提示本文 –
----

前回は北杜夫さんの躁病エピソードを、父娘対談の中で教えてもらいました。この本自体、とてもおおらかな書き方をされているので、思わず吹き出すようなエピソードとして印象に残ってしまいます。しかし実際はご家族の方も含め、それは大変な思いをされたことだろうと思います。
今回取り上げる方の体験はもうちょっとリアルな本でした。それは亡くなられた中島らもさんの著書「心が雨漏りする日には」
書きだしは“親父が躁うつ病だった。”から始まります。
中島さんがまだ中学生の時、登校しようと靴を履いていたら、突然後ろから「お前は絵が上手いから、絵描きになれ。心配はいらん。ワシは横山大観と知り合いやから」と言われます。もちろんそんなわけもなく、驚きながら学校へ行き、家に帰ってみるとお父さんの姿はなく、病院に入院されていたとのことでした。
お父さんの躁状態の時の行動力はすさまじく、「今からここにプールを作るといって一人でスコップで庭をザックザックと掘り出し、なんと1週間で一人で穴を掘ってセメントを流し込んで完成させてしまった、ということです。
らもさんのエピソードも負けず劣らず。40歳ぐらいまでうつ病で、アルコール依存にもなりそれだけでも大変だったのに、その後躁病を発症されたとか。

----

データ抜粋 –
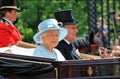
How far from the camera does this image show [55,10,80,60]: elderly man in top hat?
6422 mm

----

課題 A – 提示本文によると、中島らもさんの父親は躁状態のとき、庭に何を作ったか。
課題 B – 提示本文のうち、「前回は北杜夫さんの躁病エピソ」を含む箇所から書き写し始め、「著書「心が雨漏りする日には」」まで写して終えよ。

解答欄 A – プール

解答欄 B –
前回は北杜夫さんの躁病エピソードを、父娘対談の中で教えてもらいました。この本自体、とてもおおらかな書き方をされているので、思わず吹き出すようなエピソードとして印象に残ってしまいます。しかし実際はご家族の方も含め、それは大変な思いをされたことだろうと思います。
今回取り上げる方の体験はもうちょっとリアルな本でした。それは亡くなられた中島らもさんの著書「心が雨漏りする日には」